Rubens A R Bordini – março, 2014
O
ser humano é essencialmente irrequieto! Ele precisa se movimentar de um lado para
o outro, mas onde? Ora, no lugar onde vive, ou seja, na superfície deste nosso
planeta. Essa superfície presta-se naturalmente à nossa locomoção, ou em terra
firme ou sobre água, o que o homem aprendeu há muito tempo. Havia, porem um
outro meio que se prestava à locomoção e que restava ser conquistado: A
atmosfera. E muitos e muitos e muitos milênios depois que o homem começou a
caminhar ereto, o meio aéreo foi afinal usado para a locomoção; surgiram as
máquinas voadoras, que agora andam por aí aos milhares.

########

**Perguntas**.
[1] Extraia do texto sobre a locomoção humana o trecho que começa em "Rubens A R Bordini" e vai até "aí aos milhares.", sem alterar nada.
[2] Prossiga com o texto sobre a locomoção humana e as máquinas voadoras a partir da última frase.

**Dados fornecidos**.
########

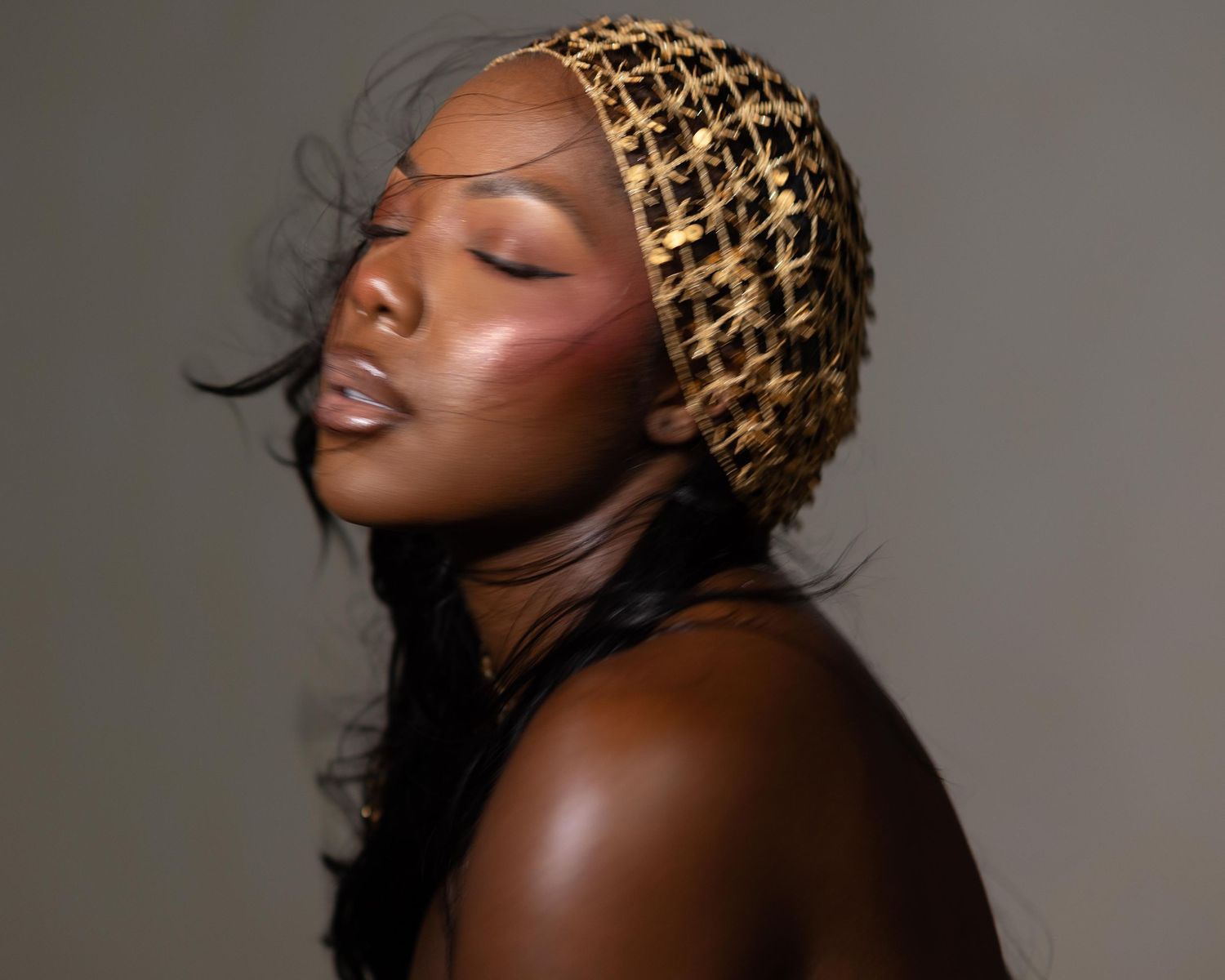 A woman with dark skin wears a gold and black net headscarf, eyes closed, with rosy blush makeup.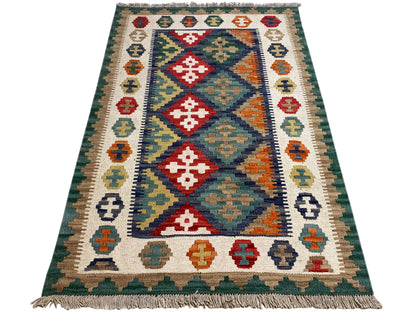 Kilim rug with a large diamond border, colorful blocks of color, and fringes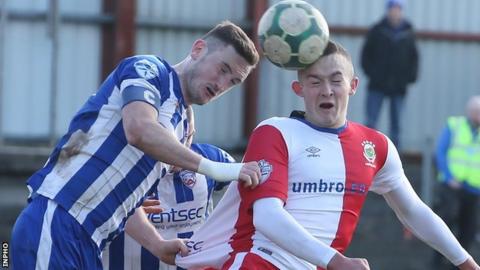 Coleraine Stephen O'Connell challenges Linfield forward Michael O'Connor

########

**Respostas**.
[1]
Rubens A R Bordini – março, 2014
O
ser humano é essencialmente irrequieto! Ele precisa se movimentar de um lado para
o outro, mas onde? Ora, no lugar onde vive, ou seja, na superfície deste nosso
planeta. Essa superfície presta-se naturalmente à nossa locomoção, ou em terra
firme ou sobre água, o que o homem aprendeu há muito tempo. Havia, porem um
outro meio que se prestava à locomoção e que restava ser conquistado: A
atmosfera. E muitos e muitos e muitos milênios depois que o homem começou a
caminhar ereto, o meio aéreo foi afinal usado para a locomoção; surgiram as
máquinas voadoras, que agora andam por aí aos milhares.

[2]
A
penetração de uma dessas máquinas na atmosfera apresentava alguns problemas,
sendo um deles a orientação. Era preciso saber para onde se ia, sob o risco de
perder-se. No começo os aviões só tinham dois instrumentos de navegação ou
orientação no ar: A antiga bússola magnética, supostamente inventada pelos
chineses há milênios, e o olho do aviador ou navegador. Era preciso enxergar o
solo e identificar pontos de referência para orientar-se satisfatoriamente.
Talvez alguém ainda se lembre do tempo em que a gente fazia um voo rasante
sobre uma estação ferroviária, para ler no telhado da mesma o nome da
localidade, que alguém, generosa e prudentemente, pintara em letras garrafais.
Era uma confirmação indiscutível que a gente estava, ou na rota, ou perdido!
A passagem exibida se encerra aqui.